Em nota publicada nas redes sociais, ela classificou o episódio como uma ação sem fundamento jurídico e motivada apenas por sua relação com o deputado federal Alexandre Ramagem, condenado pelo Supremo Tribunal Federal a 16 anos de prisão em processo relativo a um suposto plano golpista.

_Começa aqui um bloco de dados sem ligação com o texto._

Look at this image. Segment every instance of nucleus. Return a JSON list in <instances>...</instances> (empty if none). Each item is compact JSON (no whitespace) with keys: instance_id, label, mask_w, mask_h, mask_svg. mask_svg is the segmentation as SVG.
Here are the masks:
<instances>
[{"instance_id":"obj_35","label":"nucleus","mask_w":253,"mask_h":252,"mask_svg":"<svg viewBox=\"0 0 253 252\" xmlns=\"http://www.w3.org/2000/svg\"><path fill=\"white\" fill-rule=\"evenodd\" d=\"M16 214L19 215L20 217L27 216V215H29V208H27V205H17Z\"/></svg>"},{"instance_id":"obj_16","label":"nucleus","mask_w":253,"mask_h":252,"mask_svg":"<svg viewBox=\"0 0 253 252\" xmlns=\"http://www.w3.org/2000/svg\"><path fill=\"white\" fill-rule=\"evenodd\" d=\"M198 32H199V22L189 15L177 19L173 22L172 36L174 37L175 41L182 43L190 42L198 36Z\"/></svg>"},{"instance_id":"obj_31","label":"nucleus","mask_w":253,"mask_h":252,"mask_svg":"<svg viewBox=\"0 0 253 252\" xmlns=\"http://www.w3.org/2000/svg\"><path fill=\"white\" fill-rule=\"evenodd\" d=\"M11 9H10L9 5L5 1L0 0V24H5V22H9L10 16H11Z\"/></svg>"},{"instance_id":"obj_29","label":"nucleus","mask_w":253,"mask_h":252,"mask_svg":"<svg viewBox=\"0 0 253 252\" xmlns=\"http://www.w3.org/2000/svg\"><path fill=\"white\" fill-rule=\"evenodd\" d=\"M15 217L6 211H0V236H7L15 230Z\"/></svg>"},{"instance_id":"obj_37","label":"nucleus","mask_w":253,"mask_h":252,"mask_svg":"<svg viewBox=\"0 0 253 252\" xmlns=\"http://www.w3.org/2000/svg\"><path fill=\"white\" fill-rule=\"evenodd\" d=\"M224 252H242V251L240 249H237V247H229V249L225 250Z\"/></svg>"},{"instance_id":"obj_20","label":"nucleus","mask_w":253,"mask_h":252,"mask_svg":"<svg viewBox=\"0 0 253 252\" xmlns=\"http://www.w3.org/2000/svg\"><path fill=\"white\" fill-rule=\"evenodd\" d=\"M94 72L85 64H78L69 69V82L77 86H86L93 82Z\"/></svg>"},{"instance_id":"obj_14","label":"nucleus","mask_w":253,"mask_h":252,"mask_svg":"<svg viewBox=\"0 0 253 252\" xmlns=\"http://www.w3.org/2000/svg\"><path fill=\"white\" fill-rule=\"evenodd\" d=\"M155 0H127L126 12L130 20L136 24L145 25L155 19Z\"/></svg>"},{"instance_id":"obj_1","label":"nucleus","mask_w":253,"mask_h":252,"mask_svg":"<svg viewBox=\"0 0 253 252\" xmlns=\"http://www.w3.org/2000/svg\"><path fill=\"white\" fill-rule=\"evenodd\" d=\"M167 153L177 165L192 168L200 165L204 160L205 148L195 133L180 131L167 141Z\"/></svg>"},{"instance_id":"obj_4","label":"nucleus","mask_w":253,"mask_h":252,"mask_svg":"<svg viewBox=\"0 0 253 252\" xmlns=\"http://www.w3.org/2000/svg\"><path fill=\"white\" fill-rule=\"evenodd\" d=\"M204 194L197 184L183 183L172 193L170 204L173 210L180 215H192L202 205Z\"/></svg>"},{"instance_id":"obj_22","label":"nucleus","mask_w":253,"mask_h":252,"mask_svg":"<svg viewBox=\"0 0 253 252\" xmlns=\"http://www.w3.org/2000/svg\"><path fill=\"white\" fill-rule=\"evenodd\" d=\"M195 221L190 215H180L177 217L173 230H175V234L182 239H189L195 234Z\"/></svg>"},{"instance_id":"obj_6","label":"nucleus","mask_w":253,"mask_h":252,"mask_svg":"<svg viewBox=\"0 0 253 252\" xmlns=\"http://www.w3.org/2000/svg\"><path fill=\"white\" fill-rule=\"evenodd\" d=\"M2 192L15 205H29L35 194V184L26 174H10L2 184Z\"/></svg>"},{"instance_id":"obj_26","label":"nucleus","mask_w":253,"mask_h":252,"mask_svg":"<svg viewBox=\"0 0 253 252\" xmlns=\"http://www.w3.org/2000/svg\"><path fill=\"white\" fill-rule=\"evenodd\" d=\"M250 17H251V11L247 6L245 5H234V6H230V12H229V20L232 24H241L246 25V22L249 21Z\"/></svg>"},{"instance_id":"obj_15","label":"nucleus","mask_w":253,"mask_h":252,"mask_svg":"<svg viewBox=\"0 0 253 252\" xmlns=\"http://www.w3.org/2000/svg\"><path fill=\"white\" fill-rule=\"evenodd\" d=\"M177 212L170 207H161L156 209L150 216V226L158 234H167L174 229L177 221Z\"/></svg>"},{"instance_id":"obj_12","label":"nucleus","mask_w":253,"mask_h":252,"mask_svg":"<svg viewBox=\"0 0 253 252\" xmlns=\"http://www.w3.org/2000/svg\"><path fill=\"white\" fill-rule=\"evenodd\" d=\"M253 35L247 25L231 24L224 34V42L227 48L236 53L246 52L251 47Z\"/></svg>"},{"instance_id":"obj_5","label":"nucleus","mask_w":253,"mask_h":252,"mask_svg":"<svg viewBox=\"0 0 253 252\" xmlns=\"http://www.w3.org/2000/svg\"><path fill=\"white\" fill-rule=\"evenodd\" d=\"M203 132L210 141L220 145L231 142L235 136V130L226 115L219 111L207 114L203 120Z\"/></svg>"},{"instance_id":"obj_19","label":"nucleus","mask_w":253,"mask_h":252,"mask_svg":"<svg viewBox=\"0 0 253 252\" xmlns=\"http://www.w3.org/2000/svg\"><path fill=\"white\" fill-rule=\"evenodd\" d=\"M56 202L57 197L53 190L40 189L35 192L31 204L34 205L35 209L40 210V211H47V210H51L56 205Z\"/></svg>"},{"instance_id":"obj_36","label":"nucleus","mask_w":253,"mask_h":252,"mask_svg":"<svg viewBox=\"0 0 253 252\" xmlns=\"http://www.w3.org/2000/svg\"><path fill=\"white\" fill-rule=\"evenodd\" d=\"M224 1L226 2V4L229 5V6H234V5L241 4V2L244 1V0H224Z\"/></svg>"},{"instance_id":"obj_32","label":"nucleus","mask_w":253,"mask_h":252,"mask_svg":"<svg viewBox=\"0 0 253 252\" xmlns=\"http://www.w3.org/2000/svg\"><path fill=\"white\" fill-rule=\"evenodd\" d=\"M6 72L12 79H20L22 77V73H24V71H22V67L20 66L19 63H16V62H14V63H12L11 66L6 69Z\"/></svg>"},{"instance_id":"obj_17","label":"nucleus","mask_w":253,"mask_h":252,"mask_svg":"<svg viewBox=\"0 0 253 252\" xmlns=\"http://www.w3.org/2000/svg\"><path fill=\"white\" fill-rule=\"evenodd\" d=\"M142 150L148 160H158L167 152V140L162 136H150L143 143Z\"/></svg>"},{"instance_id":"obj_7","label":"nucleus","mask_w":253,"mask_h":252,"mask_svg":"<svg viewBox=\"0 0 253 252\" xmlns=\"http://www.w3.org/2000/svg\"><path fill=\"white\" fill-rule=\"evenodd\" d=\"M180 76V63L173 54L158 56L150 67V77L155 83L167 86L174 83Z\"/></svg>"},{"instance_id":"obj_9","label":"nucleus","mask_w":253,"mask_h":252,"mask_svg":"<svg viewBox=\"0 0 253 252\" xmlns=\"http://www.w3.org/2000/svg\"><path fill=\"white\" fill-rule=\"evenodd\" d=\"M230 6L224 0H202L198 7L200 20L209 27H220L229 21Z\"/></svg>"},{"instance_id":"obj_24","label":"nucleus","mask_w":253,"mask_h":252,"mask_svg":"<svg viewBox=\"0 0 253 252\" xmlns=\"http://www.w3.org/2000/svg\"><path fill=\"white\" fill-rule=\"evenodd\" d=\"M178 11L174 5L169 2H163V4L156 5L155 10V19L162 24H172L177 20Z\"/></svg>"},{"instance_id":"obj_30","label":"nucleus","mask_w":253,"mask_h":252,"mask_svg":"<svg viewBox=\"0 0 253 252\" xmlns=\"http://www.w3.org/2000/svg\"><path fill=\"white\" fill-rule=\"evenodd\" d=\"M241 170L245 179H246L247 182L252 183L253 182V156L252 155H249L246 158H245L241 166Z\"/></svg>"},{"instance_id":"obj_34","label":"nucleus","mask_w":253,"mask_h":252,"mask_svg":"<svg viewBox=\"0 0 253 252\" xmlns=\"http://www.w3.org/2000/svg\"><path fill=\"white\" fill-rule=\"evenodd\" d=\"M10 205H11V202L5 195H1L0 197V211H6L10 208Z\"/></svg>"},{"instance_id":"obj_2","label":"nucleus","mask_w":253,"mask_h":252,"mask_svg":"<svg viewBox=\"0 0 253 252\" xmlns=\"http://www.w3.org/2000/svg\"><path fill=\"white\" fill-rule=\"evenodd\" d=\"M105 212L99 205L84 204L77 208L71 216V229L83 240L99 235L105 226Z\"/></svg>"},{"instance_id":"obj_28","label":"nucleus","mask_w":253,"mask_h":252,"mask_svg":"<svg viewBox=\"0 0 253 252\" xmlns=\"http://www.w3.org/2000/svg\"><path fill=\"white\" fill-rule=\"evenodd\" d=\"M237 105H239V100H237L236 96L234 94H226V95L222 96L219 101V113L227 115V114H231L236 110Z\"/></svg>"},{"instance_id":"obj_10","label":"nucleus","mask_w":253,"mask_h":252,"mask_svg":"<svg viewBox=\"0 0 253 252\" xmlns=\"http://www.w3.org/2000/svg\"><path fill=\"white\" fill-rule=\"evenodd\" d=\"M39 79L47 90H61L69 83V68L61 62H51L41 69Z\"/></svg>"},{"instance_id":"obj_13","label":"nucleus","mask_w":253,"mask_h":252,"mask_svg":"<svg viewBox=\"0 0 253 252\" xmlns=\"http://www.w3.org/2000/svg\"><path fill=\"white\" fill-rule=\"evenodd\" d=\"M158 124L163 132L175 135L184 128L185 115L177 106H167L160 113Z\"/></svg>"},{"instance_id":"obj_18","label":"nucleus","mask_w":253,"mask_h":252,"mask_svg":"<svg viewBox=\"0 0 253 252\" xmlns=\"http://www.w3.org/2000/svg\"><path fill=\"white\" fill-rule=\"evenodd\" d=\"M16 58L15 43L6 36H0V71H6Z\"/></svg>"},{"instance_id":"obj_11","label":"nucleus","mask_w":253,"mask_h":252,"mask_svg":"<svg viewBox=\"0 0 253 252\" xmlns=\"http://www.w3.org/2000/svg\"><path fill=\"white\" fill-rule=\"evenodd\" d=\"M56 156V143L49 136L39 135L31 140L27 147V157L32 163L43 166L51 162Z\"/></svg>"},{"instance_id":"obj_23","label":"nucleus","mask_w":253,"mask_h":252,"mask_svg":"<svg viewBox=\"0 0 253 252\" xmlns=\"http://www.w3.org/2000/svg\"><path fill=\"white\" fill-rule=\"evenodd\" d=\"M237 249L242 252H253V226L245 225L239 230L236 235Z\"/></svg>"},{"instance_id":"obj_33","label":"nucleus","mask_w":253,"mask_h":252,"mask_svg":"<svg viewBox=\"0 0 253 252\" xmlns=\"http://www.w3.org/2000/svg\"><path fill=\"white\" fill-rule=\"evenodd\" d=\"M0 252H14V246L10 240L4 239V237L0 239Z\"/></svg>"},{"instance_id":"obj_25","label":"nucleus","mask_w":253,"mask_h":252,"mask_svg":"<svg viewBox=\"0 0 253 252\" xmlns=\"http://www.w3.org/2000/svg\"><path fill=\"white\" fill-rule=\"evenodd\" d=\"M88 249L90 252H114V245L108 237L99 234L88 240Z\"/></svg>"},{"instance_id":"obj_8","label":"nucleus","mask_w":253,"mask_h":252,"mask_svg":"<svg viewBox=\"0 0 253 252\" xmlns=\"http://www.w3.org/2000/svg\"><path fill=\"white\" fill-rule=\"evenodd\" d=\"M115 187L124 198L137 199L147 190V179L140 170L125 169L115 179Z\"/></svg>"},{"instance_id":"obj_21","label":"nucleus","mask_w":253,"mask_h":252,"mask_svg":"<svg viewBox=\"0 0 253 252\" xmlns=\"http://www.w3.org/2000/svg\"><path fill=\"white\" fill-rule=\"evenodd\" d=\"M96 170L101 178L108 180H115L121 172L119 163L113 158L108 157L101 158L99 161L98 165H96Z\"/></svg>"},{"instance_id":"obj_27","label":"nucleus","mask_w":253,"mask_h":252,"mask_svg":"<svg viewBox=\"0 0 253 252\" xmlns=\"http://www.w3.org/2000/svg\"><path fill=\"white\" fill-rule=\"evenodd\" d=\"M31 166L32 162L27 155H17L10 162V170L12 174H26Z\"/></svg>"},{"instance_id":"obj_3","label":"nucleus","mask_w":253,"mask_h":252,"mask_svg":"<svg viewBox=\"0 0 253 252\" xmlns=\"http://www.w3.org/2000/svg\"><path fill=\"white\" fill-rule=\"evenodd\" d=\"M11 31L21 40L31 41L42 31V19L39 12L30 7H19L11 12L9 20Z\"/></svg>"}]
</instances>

A procuradora afirmou que considera a medida uma violação injustificável e incompatível com o que entende como garantias constitucionais.
No desabafo, Rebeca também criticou a atuação de membros do STF e alegou enxergar um cenário de excessos institucionais. Ela disse acreditar que decisões recentes têm rompido parâmetros legais e defendeu a necessidade de restabelecer o que chamou de “normalidade constitucional” como forma de proteger direitos fundamentais e evitar novos abusos.
A situação ocorre enquanto Alexandre Ramagem permanece fora do país, sendo atualmente tratado pelo STF como foragido. Paralelamente, a Câmara dos Deputados adotou restrições ao voto remoto por parlamentares no exterior, o que pode impactar a permanência de Ramagem no cargo no futuro. A Polícia Federal foi procurada para comentar o episódio relatado por Rebeca, mas ainda não se pronunciou.